In the signal processing program of the hearing aid, the compression controller is specially set to make the start time and release time of the high frequency signal compression short, to make the consonant clear and enhance the user's understanding of the speech.
In the noise reduction process, according to the sampling analysis of Chinese speech in the noise environment, the noise reduction strategy optimized for Chinese speech is obtained. Experiments have confirmed that this strategy can increase the signal-to-noise ratio by 18dB.
Chinese speech processing technology in applications involving hearing aids
The following is a specific example of applying Chinese speech technology to designing a hearing aid. This technology uses the world's most advanced DSP digital technology, including low-power digital chips.

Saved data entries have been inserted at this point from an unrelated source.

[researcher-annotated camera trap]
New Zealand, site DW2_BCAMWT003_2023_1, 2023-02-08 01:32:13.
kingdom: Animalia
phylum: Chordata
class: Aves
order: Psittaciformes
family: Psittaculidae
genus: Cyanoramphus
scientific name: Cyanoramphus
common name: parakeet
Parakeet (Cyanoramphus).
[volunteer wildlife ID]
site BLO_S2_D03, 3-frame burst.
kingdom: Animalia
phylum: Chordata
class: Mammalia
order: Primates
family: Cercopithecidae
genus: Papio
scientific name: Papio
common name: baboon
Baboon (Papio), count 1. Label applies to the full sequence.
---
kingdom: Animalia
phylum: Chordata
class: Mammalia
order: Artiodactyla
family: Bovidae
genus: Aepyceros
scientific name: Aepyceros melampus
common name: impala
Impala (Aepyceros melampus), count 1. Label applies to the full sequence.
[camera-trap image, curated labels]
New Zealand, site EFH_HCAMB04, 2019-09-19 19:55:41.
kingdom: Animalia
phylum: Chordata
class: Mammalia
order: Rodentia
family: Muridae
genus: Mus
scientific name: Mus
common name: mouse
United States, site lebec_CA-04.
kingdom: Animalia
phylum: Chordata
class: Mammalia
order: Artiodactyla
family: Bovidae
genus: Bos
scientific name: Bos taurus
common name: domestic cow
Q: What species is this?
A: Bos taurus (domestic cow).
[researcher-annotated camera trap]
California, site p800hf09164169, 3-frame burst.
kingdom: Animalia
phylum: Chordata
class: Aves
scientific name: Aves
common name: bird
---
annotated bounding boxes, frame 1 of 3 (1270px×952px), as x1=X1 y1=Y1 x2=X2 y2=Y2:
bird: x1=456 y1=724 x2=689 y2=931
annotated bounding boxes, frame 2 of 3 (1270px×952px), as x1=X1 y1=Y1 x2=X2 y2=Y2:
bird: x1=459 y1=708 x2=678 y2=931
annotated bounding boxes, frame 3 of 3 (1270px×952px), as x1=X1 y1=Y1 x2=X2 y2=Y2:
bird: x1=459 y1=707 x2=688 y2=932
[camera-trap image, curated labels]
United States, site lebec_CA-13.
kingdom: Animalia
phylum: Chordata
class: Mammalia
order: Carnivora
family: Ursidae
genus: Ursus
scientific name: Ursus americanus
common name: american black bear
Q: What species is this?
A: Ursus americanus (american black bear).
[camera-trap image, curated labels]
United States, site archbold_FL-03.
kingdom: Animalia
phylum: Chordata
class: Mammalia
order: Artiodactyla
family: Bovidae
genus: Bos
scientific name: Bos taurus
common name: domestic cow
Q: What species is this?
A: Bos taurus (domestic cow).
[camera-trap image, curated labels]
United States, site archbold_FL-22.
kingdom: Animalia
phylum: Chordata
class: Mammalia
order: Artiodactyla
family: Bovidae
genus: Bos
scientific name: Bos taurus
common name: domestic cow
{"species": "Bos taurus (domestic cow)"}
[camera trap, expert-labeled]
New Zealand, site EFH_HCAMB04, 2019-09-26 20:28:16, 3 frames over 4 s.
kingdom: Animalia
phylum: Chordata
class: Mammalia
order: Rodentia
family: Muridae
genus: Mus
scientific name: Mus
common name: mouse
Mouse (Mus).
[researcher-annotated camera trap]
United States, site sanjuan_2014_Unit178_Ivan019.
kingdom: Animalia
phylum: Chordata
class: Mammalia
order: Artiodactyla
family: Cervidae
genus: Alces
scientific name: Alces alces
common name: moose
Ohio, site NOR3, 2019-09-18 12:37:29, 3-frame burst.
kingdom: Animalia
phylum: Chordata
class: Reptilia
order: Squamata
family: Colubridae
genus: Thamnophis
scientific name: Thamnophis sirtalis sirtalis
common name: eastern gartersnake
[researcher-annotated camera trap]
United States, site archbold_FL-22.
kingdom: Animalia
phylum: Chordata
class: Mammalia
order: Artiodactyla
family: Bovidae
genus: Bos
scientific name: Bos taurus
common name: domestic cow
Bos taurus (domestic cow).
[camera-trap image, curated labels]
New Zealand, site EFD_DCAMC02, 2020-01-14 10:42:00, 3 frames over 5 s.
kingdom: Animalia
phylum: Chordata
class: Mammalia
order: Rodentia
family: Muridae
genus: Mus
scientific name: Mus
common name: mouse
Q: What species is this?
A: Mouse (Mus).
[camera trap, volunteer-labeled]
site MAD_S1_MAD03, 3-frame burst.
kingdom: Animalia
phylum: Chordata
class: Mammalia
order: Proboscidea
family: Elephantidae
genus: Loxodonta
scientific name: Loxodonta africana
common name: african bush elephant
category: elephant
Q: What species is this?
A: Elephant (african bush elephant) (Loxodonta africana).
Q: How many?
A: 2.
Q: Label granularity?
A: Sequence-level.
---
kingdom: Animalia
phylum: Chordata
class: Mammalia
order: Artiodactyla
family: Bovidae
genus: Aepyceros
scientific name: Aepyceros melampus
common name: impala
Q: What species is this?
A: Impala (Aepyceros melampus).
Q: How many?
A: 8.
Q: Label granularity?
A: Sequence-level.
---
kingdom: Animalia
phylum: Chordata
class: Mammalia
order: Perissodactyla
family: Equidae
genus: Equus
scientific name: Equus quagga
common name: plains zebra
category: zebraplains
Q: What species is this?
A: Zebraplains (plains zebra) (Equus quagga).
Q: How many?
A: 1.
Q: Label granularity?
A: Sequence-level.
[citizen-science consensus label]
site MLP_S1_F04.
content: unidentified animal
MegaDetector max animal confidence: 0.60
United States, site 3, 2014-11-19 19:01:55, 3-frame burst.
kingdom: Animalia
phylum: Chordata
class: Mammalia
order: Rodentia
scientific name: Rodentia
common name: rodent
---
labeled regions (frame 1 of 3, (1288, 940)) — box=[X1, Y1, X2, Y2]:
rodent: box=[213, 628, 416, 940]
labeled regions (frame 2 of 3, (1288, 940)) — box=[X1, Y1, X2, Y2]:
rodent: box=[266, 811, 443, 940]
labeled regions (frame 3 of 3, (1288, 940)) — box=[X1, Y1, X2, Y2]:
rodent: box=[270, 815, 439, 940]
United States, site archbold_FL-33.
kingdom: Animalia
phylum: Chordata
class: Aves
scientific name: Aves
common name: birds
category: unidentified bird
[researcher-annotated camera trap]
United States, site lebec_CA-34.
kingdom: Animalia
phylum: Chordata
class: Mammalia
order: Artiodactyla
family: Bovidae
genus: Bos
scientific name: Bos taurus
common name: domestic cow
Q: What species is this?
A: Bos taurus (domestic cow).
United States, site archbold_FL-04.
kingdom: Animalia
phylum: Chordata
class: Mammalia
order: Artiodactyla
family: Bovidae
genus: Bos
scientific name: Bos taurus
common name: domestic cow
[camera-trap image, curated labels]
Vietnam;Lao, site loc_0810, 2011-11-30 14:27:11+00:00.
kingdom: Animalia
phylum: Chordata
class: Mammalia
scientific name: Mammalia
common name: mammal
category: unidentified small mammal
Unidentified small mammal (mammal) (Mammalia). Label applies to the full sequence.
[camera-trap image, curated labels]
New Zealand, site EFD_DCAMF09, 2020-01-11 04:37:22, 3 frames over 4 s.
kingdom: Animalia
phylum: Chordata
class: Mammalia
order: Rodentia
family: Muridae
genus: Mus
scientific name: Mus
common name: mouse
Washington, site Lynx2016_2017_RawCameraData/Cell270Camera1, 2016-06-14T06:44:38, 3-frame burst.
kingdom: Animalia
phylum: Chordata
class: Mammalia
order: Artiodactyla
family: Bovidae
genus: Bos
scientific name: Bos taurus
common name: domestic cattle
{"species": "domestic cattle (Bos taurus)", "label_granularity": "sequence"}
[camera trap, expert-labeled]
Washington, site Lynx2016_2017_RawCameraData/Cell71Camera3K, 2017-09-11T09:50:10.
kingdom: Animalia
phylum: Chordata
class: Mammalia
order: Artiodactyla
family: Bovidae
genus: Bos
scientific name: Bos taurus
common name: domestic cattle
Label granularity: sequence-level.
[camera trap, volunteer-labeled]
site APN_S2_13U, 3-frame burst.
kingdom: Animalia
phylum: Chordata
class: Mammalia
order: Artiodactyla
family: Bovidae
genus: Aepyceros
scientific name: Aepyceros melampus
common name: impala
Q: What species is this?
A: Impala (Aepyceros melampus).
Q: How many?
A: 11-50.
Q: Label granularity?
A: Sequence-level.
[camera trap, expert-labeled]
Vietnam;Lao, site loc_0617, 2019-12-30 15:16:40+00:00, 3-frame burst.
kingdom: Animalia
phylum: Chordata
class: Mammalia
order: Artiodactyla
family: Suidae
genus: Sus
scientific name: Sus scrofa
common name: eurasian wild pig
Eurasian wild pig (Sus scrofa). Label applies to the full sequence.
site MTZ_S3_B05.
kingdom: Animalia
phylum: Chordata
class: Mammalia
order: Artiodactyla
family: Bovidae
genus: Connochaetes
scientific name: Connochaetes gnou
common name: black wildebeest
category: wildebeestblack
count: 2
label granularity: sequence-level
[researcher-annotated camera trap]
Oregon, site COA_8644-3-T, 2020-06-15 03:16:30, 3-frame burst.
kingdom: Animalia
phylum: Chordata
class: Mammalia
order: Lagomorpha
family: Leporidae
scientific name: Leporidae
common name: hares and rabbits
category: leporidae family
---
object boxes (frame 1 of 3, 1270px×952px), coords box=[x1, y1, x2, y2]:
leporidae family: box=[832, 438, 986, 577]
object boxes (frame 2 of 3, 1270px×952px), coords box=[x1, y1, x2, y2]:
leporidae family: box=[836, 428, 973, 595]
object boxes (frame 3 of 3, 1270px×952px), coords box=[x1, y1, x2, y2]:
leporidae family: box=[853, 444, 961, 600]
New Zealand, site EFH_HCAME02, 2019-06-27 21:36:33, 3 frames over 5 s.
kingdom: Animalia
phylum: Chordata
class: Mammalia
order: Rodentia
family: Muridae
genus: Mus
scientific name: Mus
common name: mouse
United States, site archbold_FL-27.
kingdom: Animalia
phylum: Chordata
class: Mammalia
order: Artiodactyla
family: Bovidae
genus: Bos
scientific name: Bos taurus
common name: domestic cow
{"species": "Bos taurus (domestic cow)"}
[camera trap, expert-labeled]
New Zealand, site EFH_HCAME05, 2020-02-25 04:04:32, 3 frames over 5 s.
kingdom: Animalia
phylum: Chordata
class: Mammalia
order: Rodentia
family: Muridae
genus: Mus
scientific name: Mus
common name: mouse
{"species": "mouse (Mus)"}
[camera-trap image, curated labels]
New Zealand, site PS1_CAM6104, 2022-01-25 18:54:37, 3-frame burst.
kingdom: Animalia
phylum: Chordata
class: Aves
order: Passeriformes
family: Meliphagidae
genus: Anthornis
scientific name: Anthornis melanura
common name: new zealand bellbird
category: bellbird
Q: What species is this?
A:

TOCCATA digital signal processing system
The ToccataTM system is a miniature, ultra-low power, high efficiency digital signal processing system. It includes a high-fidelity weighted filter bank (WOLA filter bank), a 16-bit DSP core, two 14-bit A/D converters, a 14-bit D/A converter, and other peripherals. Toccata TM technology provides a standard software-programmable DSP development platform and a miniature VLSI fabricated in a 0.18 μ process. It not only facilitates the development of audio processing system manufacturers but also other DSP-based miniature, low-power products.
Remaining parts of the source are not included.